Task:
In the copy, leave out the pictures and repeat all records exactly.

────────────────

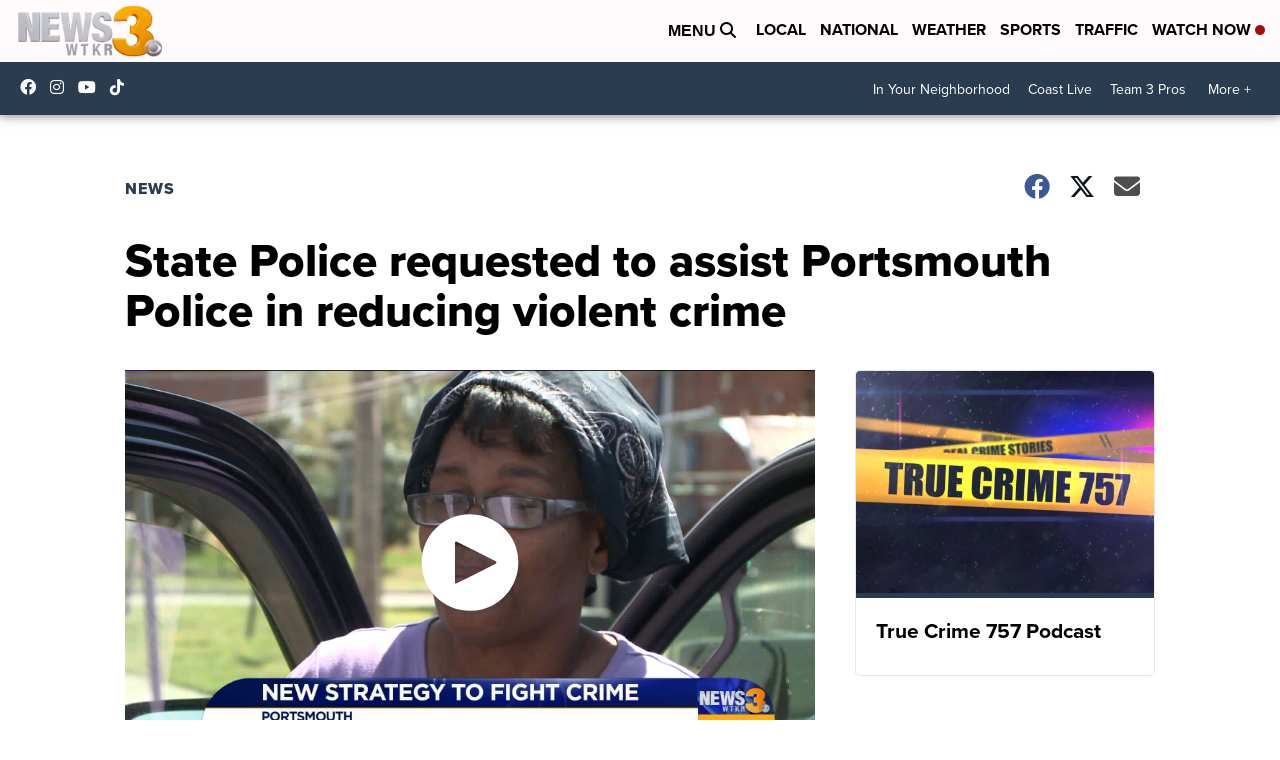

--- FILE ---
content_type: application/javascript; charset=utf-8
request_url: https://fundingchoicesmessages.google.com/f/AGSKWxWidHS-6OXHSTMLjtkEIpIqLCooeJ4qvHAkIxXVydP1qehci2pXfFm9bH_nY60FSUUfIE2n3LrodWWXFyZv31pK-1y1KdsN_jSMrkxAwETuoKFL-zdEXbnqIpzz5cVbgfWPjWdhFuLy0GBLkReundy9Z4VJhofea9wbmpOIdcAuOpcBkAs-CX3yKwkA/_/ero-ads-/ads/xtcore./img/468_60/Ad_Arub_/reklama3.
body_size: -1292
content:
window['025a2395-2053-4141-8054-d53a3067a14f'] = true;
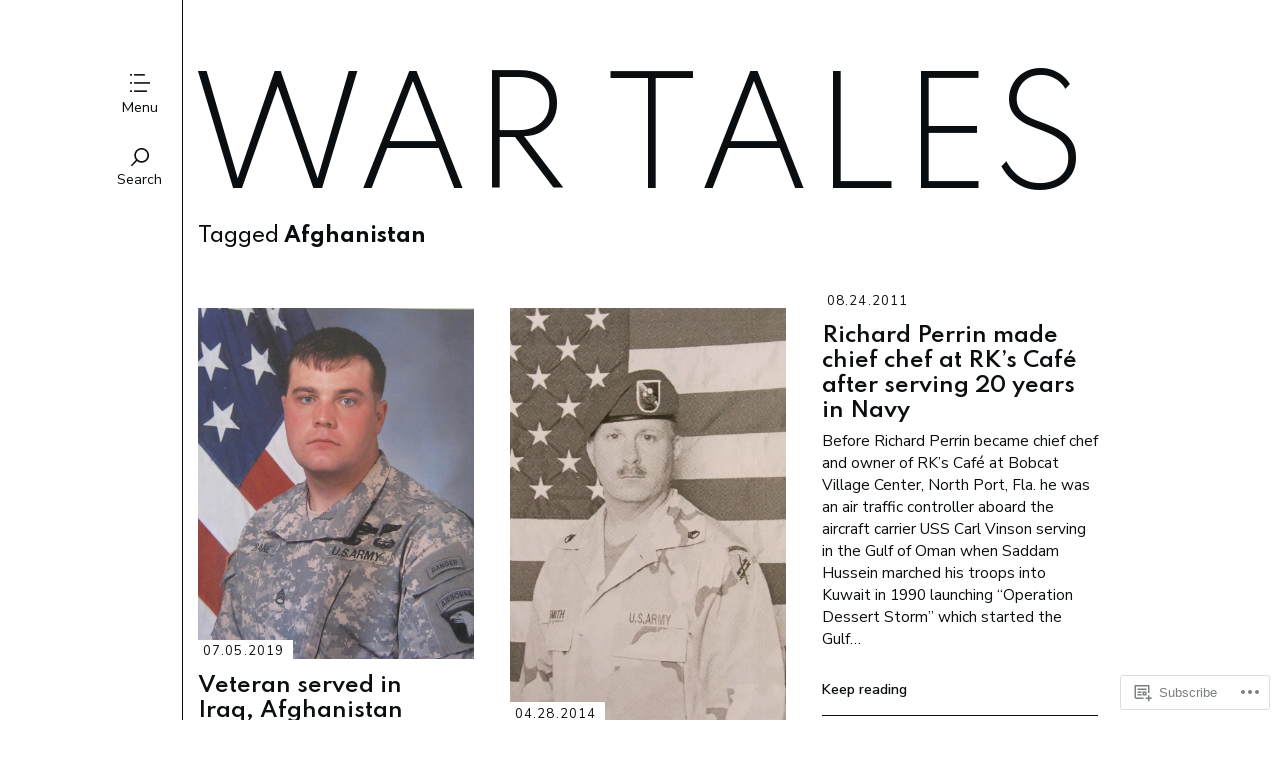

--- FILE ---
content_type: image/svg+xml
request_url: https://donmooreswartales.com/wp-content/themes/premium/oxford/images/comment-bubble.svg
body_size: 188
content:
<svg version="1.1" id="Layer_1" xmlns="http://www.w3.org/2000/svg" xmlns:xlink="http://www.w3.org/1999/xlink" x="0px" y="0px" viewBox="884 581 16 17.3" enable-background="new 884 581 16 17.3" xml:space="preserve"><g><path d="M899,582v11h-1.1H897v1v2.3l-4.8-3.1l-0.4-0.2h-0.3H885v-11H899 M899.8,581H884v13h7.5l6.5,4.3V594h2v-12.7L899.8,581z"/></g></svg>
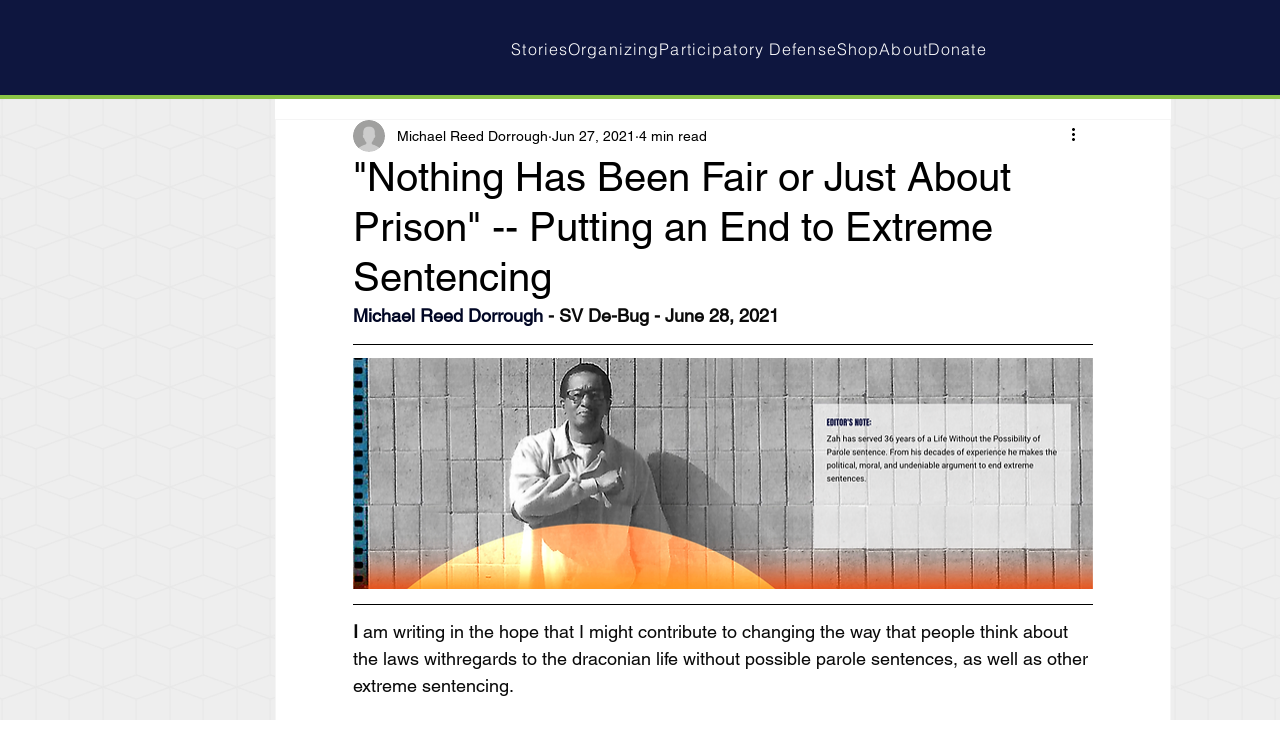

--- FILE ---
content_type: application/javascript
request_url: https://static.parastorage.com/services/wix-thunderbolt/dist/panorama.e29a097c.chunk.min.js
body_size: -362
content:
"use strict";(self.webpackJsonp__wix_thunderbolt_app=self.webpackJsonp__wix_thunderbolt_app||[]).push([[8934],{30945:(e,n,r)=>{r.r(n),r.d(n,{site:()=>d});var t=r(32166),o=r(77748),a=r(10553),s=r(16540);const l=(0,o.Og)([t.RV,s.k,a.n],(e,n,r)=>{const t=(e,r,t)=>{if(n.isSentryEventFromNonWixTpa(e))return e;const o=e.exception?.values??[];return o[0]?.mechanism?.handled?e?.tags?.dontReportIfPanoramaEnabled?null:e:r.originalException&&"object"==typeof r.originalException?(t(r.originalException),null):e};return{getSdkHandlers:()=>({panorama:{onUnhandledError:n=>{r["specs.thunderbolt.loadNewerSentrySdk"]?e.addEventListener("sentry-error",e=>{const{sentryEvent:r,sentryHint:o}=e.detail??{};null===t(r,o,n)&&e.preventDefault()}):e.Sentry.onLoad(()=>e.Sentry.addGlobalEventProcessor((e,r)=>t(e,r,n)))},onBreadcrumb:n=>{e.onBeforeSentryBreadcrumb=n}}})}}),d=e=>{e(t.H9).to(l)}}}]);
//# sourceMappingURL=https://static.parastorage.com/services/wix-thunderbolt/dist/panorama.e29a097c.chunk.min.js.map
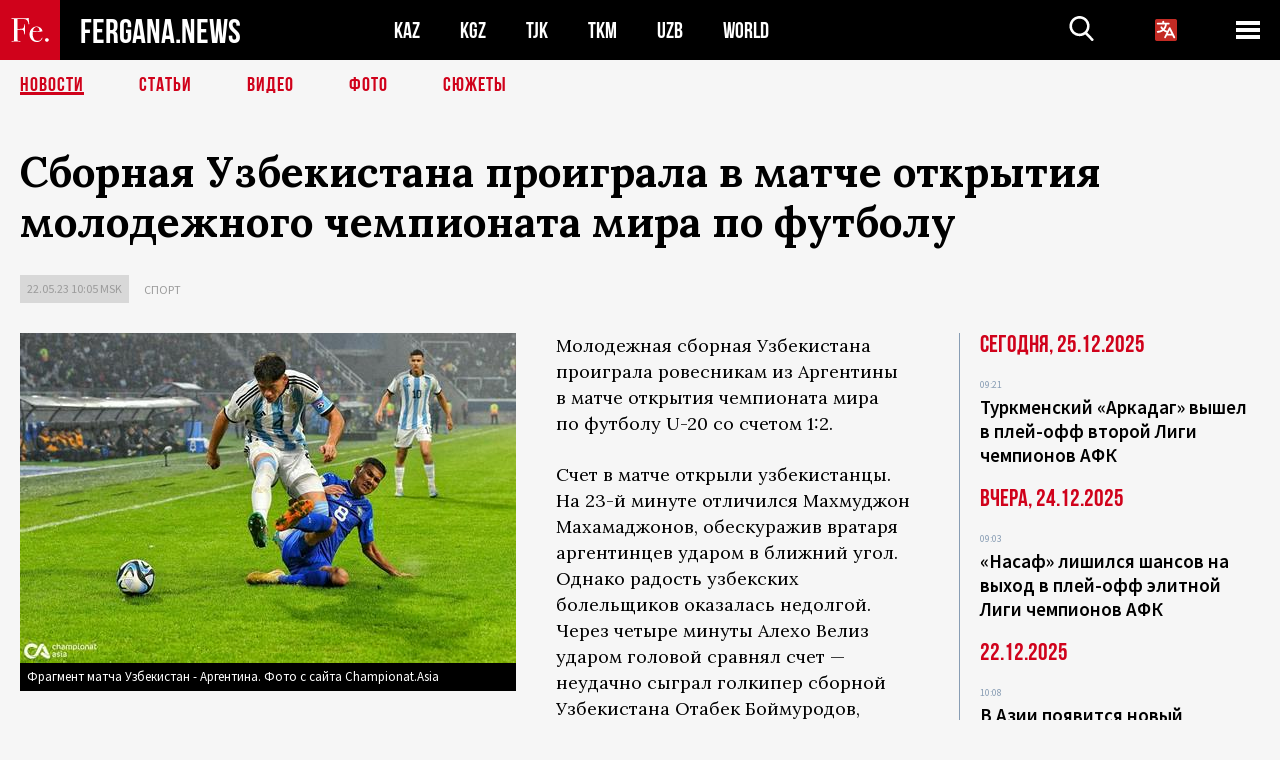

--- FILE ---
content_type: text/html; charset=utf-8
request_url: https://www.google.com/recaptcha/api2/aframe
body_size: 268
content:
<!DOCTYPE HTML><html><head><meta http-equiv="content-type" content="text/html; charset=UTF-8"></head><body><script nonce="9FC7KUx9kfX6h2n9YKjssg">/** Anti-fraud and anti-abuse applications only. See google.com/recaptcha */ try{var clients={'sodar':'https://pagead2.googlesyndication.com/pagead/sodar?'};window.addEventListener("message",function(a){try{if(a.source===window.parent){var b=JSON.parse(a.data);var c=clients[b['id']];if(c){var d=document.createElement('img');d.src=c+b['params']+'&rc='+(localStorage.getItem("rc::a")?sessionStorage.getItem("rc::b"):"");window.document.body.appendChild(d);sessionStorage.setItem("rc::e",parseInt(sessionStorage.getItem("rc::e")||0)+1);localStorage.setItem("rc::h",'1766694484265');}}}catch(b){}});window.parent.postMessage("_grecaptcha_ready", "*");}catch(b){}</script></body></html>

────────────────

Answer to this problem:
--- FILE ---
content_type: application/javascript; charset=utf-8
request_url: https://fundingchoicesmessages.google.com/f/AGSKWxWidHS-6OXHSTMLjtkEIpIqLCooeJ4qvHAkIxXVydP1qehci2pXfFm9bH_nY60FSUUfIE2n3LrodWWXFyZv31pK-1y1KdsN_jSMrkxAwETuoKFL-zdEXbnqIpzz5cVbgfWPjWdhFuLy0GBLkReundy9Z4VJhofea9wbmpOIdcAuOpcBkAs-CX3yKwkA/_/ero-ads-/ads/xtcore./img/468_60/Ad_Arub_/reklama3.
body_size: -1292
content:
window['025a2395-2053-4141-8054-d53a3067a14f'] = true;

--- FILE ---
content_type: image/svg+xml
request_url: https://donmooreswartales.com/wp-content/themes/premium/oxford/images/comment-bubble.svg
body_size: 188
content:
<svg version="1.1" id="Layer_1" xmlns="http://www.w3.org/2000/svg" xmlns:xlink="http://www.w3.org/1999/xlink" x="0px" y="0px" viewBox="884 581 16 17.3" enable-background="new 884 581 16 17.3" xml:space="preserve"><g><path d="M899,582v11h-1.1H897v1v2.3l-4.8-3.1l-0.4-0.2h-0.3H885v-11H899 M899.8,581H884v13h7.5l6.5,4.3V594h2v-12.7L899.8,581z"/></g></svg>

--- FILE ---
content_type: application/javascript
request_url: https://static.parastorage.com/services/wix-thunderbolt/dist/panorama.e29a097c.chunk.min.js
body_size: -362
content:
"use strict";(self.webpackJsonp__wix_thunderbolt_app=self.webpackJsonp__wix_thunderbolt_app||[]).push([[8934],{30945:(e,n,r)=>{r.r(n),r.d(n,{site:()=>d});var t=r(32166),o=r(77748),a=r(10553),s=r(16540);const l=(0,o.Og)([t.RV,s.k,a.n],(e,n,r)=>{const t=(e,r,t)=>{if(n.isSentryEventFromNonWixTpa(e))return e;const o=e.exception?.values??[];return o[0]?.mechanism?.handled?e?.tags?.dontReportIfPanoramaEnabled?null:e:r.originalException&&"object"==typeof r.originalException?(t(r.originalException),null):e};return{getSdkHandlers:()=>({panorama:{onUnhandledError:n=>{r["specs.thunderbolt.loadNewerSentrySdk"]?e.addEventListener("sentry-error",e=>{const{sentryEvent:r,sentryHint:o}=e.detail??{};null===t(r,o,n)&&e.preventDefault()}):e.Sentry.onLoad(()=>e.Sentry.addGlobalEventProcessor((e,r)=>t(e,r,n)))},onBreadcrumb:n=>{e.onBeforeSentryBreadcrumb=n}}})}}),d=e=>{e(t.H9).to(l)}}}]);
//# sourceMappingURL=https://static.parastorage.com/services/wix-thunderbolt/dist/panorama.e29a097c.chunk.min.js.map

--- FILE ---
content_type: text/html; charset=utf-8
request_url: https://www.google.com/recaptcha/api2/aframe
body_size: 268
content:
<!DOCTYPE HTML><html><head><meta http-equiv="content-type" content="text/html; charset=UTF-8"></head><body><script nonce="9FC7KUx9kfX6h2n9YKjssg">/** Anti-fraud and anti-abuse applications only. See google.com/recaptcha */ try{var clients={'sodar':'https://pagead2.googlesyndication.com/pagead/sodar?'};window.addEventListener("message",function(a){try{if(a.source===window.parent){var b=JSON.parse(a.data);var c=clients[b['id']];if(c){var d=document.createElement('img');d.src=c+b['params']+'&rc='+(localStorage.getItem("rc::a")?sessionStorage.getItem("rc::b"):"");window.document.body.appendChild(d);sessionStorage.setItem("rc::e",parseInt(sessionStorage.getItem("rc::e")||0)+1);localStorage.setItem("rc::h",'1766694484265');}}}catch(b){}});window.parent.postMessage("_grecaptcha_ready", "*");}catch(b){}</script></body></html>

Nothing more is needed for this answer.